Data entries
****************

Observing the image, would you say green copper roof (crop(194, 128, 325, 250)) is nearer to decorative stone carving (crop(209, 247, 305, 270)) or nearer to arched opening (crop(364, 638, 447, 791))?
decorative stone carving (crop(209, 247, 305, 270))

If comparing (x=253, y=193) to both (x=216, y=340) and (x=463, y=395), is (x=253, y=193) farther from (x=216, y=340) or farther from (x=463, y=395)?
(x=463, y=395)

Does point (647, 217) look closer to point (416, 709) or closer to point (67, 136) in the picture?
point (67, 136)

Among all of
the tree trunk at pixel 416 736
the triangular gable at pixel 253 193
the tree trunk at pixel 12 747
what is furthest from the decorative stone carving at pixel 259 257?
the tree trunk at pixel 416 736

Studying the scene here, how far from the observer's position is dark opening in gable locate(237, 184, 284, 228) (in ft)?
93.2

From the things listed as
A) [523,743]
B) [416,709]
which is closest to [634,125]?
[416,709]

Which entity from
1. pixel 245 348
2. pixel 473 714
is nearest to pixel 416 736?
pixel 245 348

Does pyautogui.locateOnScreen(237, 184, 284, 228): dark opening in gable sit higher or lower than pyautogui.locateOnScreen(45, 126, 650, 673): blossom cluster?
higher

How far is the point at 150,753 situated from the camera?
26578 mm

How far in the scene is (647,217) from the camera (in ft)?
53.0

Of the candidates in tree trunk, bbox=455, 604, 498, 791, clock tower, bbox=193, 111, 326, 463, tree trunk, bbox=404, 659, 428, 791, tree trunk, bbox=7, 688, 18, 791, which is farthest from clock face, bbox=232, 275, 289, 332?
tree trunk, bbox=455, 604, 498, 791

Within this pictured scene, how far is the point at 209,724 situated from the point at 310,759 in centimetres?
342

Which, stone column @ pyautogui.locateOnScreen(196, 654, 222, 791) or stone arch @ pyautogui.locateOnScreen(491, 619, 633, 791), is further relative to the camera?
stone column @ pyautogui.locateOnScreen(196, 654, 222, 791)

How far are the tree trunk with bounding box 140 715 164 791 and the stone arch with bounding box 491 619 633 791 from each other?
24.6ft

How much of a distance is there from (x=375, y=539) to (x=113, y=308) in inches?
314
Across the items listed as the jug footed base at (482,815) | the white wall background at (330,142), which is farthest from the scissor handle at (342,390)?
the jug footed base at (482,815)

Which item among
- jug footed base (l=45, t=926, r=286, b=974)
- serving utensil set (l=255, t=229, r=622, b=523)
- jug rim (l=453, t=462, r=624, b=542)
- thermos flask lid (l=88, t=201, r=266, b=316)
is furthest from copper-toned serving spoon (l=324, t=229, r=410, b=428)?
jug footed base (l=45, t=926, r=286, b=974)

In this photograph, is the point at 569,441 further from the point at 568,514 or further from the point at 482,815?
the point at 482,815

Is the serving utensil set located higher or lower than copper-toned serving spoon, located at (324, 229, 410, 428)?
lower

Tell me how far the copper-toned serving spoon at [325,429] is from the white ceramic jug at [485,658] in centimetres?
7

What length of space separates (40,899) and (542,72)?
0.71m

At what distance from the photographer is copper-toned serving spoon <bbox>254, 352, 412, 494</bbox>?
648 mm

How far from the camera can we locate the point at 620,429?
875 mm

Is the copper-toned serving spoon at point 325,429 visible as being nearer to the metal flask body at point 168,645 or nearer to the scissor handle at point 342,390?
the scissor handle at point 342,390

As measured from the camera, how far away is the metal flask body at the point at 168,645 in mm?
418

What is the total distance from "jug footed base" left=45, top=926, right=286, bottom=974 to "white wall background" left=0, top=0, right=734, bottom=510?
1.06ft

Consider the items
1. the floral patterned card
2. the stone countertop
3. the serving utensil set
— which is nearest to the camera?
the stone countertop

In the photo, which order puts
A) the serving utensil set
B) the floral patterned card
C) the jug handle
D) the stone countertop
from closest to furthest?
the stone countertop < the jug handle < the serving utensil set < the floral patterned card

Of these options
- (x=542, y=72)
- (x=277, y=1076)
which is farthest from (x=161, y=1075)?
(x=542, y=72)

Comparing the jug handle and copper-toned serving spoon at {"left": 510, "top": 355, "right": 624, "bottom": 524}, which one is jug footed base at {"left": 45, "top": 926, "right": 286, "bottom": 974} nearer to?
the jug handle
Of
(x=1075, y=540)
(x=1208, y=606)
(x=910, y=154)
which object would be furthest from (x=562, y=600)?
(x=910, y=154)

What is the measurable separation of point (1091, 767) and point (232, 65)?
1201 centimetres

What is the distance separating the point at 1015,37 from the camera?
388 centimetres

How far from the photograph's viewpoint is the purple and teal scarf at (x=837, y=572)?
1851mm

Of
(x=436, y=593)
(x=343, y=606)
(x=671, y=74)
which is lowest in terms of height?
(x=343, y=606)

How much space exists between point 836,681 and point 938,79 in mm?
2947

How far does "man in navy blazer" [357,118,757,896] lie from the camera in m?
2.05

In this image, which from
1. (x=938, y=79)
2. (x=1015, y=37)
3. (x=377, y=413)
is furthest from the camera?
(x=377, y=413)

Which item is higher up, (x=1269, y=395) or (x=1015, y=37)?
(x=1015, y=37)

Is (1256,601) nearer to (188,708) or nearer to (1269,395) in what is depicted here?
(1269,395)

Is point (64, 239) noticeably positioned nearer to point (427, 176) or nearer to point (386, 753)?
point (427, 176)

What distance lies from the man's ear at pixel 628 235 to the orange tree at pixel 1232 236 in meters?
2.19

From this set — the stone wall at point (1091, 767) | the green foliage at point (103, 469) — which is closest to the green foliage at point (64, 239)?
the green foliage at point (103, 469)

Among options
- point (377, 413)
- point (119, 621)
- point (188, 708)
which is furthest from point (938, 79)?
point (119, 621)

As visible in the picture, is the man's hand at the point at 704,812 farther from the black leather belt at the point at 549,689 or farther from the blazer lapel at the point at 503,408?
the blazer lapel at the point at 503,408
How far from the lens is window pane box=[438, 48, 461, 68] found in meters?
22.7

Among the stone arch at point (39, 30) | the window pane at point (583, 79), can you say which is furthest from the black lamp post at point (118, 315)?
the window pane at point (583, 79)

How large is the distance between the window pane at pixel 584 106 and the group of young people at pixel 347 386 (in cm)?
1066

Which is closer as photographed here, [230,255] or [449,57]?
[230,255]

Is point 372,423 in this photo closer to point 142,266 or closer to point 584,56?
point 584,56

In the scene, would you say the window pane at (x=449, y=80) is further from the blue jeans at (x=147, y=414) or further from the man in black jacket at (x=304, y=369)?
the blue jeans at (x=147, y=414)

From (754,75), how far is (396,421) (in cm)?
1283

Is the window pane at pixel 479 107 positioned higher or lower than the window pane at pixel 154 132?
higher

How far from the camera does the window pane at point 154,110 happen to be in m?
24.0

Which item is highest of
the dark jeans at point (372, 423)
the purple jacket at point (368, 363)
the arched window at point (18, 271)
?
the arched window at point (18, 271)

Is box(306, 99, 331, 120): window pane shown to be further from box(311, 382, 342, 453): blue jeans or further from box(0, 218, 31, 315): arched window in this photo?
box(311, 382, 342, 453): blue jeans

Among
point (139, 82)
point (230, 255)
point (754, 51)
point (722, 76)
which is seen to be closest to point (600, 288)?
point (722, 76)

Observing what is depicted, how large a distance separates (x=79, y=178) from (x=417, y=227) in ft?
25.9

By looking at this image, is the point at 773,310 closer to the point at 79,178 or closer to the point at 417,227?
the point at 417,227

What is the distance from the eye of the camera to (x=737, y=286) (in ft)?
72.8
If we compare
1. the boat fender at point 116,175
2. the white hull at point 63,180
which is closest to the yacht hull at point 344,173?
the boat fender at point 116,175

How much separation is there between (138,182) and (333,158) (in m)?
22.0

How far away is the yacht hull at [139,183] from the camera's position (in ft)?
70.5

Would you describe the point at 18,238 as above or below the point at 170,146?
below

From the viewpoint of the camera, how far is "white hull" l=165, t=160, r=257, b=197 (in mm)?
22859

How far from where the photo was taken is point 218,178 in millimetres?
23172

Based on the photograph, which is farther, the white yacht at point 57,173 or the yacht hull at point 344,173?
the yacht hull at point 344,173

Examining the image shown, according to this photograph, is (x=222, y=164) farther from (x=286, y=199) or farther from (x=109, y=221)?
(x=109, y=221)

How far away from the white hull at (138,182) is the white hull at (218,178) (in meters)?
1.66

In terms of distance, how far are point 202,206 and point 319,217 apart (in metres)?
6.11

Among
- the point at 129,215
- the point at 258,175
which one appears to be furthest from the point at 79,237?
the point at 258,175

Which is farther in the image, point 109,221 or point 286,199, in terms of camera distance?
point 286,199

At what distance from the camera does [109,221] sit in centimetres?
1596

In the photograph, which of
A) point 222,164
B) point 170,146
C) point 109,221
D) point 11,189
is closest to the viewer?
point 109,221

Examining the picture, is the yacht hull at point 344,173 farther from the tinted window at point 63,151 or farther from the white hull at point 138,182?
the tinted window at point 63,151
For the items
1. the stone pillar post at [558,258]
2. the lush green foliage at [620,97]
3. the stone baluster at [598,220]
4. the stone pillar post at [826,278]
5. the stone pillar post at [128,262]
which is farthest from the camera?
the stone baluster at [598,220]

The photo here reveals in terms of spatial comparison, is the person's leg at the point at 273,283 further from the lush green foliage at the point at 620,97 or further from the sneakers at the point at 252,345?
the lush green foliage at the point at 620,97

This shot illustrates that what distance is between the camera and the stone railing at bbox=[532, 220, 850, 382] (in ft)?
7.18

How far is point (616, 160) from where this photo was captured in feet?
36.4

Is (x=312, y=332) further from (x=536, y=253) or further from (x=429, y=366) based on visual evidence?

****************

### [Work to be completed]
Transcribe the records above exactly, but only from the line that contains "The photo here" through their final line, inclusive.

### [Exercise response]
The photo here reveals in terms of spatial comparison, is the person's leg at the point at 273,283 further from the lush green foliage at the point at 620,97 or further from the sneakers at the point at 252,345?
the lush green foliage at the point at 620,97

This shot illustrates that what distance is between the camera and the stone railing at bbox=[532, 220, 850, 382] (in ft)?
7.18

How far is point (616, 160) from where this photo was captured in feet?
36.4

Is (x=312, y=332) further from (x=536, y=253) or further from (x=429, y=366) based on visual evidence?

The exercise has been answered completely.